Mets Notebook: Pete Alonso, Buck Showalter not motivated to retaliate after Braves righty plunked slugger


Pete Alonso was back in the Mets lineup one day after getting hit with a pitch right below the ear Saturday night by Los Angeles Angels right-hander Jose Soriano. With Alonso healthy, the argument over whether or not the Mets should enact some sort of retribution for the 84 times they’ve been beaned by other pitchers has died down somewhat, but that can’t last long.

The question the Mets are grappling with is intent: If it wasn’t intentional, why should they retaliate?

“Good question,” Alonso said Sunday afternoon at Citi Field. “Beat ‘em the next day, or beat ‘em that night.”

Fans might not want to hear it, but the Mets aren’t motivated to retaliate, and they’re not alone in this philosophy. An eye-for-an-eye doesn’t work when pitchers aren’t trying to hit people. The Mets insist that the blame lies in the game’s desire for velocity. Throwing 97-100 is the norm these days, so hard-throwing pitchers are often rushed through the minor leagues and promoted without much refinement.

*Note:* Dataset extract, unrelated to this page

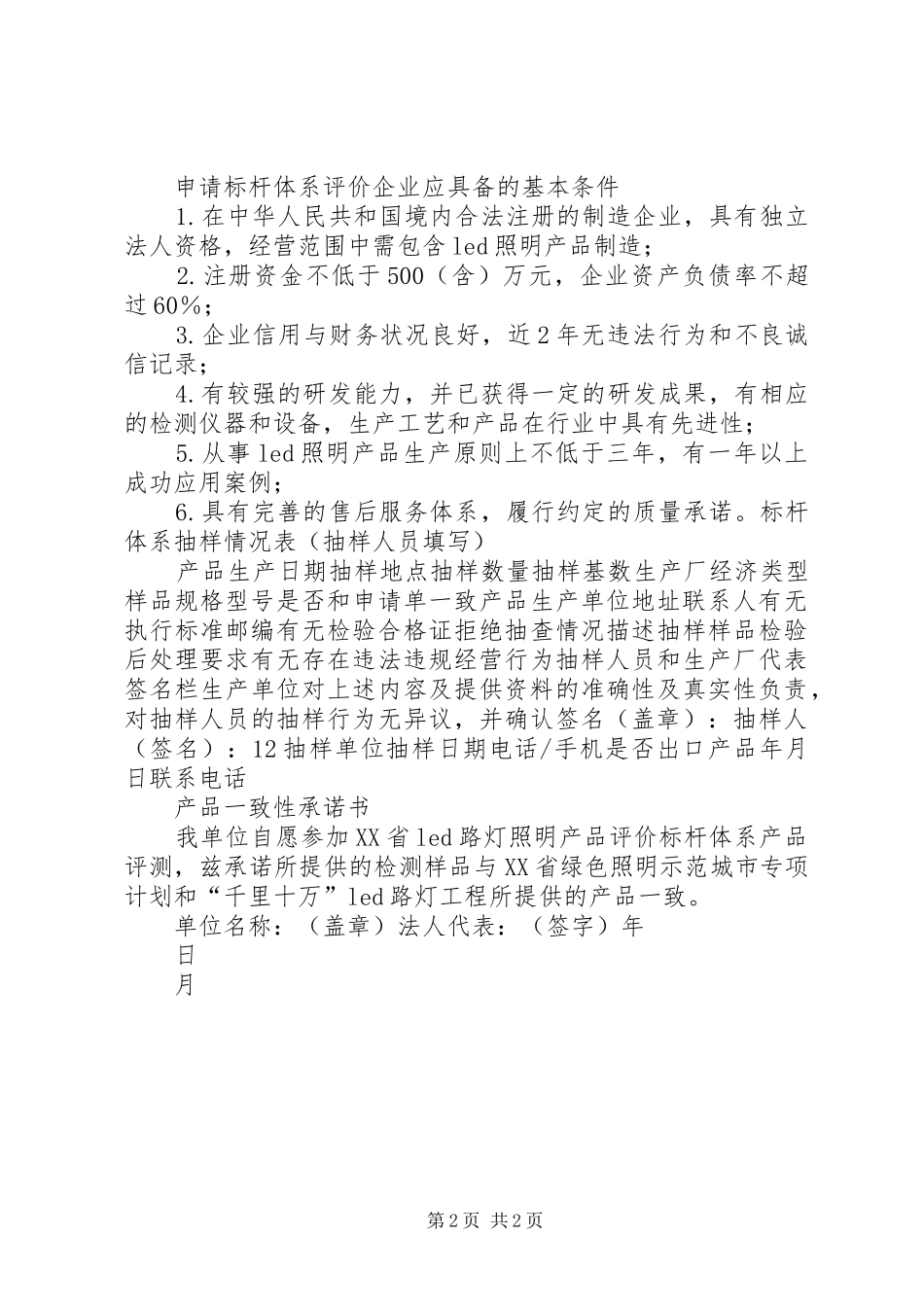 标杆体系申请书_第2页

They’re still raw by the time they get to the big leagues and lack the control needed to throw up and in without plunking hitters.

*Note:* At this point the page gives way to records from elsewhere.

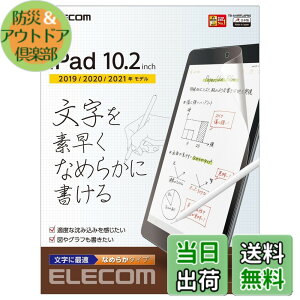 �y���������z�G���R��(ELECOM) iPad 10.2 ��9/8/7���� (2021/2020/2019�N) �t�B���� �y�[�p�[�e�N�X�`�� ���˖h�~ �����p �Ȃ߂炩�^�C�v ���̂悤�ȕ`���S�n TB-A19RFLAPNS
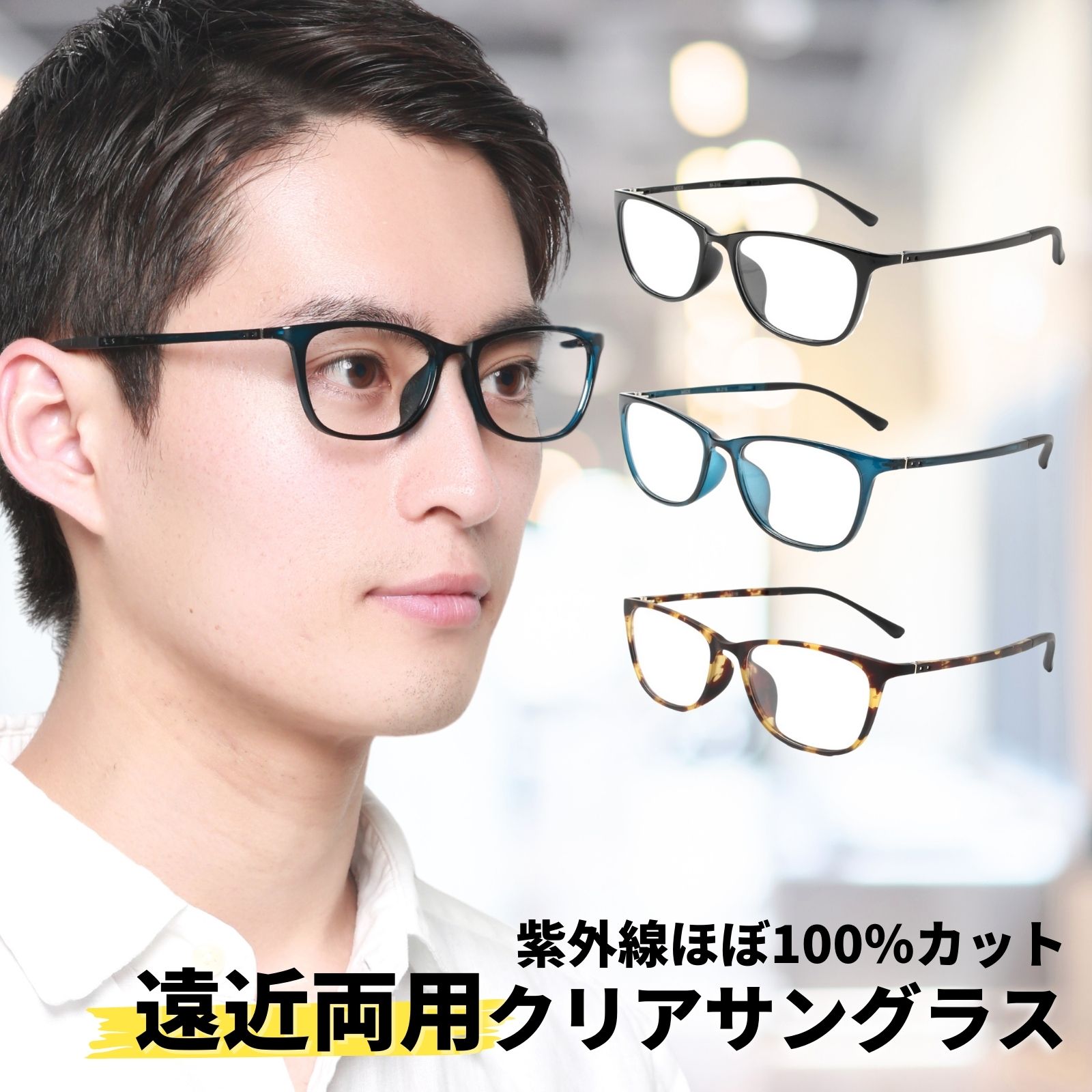 遠近両用老眼鏡 老眼鏡 遠近両用 遠近 メンズ 累進多焦点 おしゃれ 境目なし ウェリントン 度なし 遠近両用メガネ uv420 紫外線カット uvカット m316-rg-ffiq-waveplus160
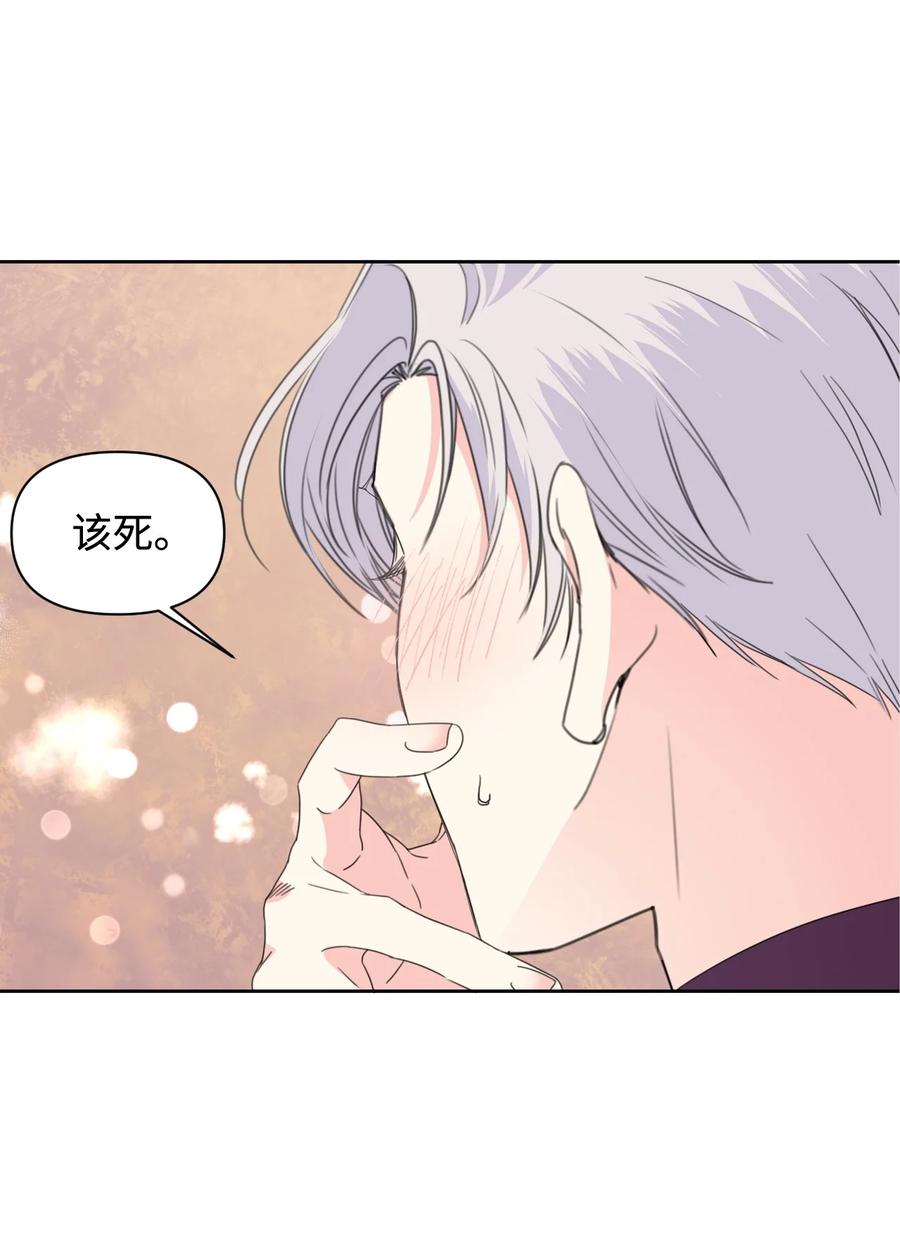 《绝症恶女的幸福结局》30 又是过度保护的一天 第38页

“Everybody is chasing velocity now. Everyone in the game. Their bullpen, other bullpens,” a visibly angry Buck Showalter said Saturday night. “With that comes lack of command. With that comes people getting hit. It’s not good for the game. Everybody keeps chasing this and it’s a byproduct of it. When you throw like that and you throw inside there, you’re not necessarily trying to hit somebody but you’re taking that chance of hitting people like that.

“Somewhere along the line, there’s got to something to pay for that, whether it be from the league office or somebody, but you’re seeing it every night. These guys are ducking 100 miles per hour fastballs all over baseball and especially Pete.”

Alonso has the same view.

“Guys are throwing harder and faster,” Alonso said. “When you do that, teams incentivize guys to have better stuff as opposed to more command. That’s just, unfortunately, a product of it. That’s just a part of the game now and it’s unfortunate because it’s at the expense of hitters that step in the box.”

Alonso had no plans to retaliate since it was clearly an off-speed pitch that got away from him. It was simply an accident. Despite the fact that Alonso himself has been hit an NL-leading 17 times, the team still doesn’t see it necessary to hit other hitters to send a message unless they perceive malice behind the plunking.

Alonso spent time on the injured list earlier this season after he was hit by Atlanta Braves starter Charlie Morton, who sought out Alonso to apologize. Morton expressed remorse for the mistake, so the Mets felt no need to hit a player of comparable importance like Ronald Acuña Jr. or Matt Olson.

“It goes both ways, we’ve hit guys — not on purpose — as well,” said shortstop Francisco Lindor. “We’re just trying to be safe.”

The reality is that this is a different generation of players that have little use for some of baseball’s archaic unwritten rules. In recent seasons, there have been controversies with the Chicago White Sox and the St. Louis Cardinals when it comes to beanball wars. The last thing the Mets want is to start one and become the center of yet another controversy.

“I don’t have the answer,” Lindor said. “It’s one of those where, I could take it as, ‘Yeah, let’s hit him.’ Or I could take it as, ‘No, don’t hit nobody. Let the game speak for itself.’ But I don’t know the right answer.”

Alonso doesn’t seem to know it either, but it doesn’t sound as though the Mets are about to change their minds on this anytime soon.

“It’s a consequence of playing the game,” Alonso said. “Baseball can be dangerous. Every time you go out on the field you can get hurt. I’m happy that I didn’t have a concussion and I was happy I was able to play today.”


Carlos Carrasco’s short outing Saturday night forced the Mets to bring in a fresh bullpen arm, but it came at the expense of a reliever who has performed well in recent weeks. Right-hander Jeff Brigham was recalled from Triple-A Syracuse on Sunday morning and left-hander Adam Kolarek was designated for assignment to make room. Infielder Mark Vientos was activated from the injured list and Abraham Almonte was designated for assignment in a corresponding transaction.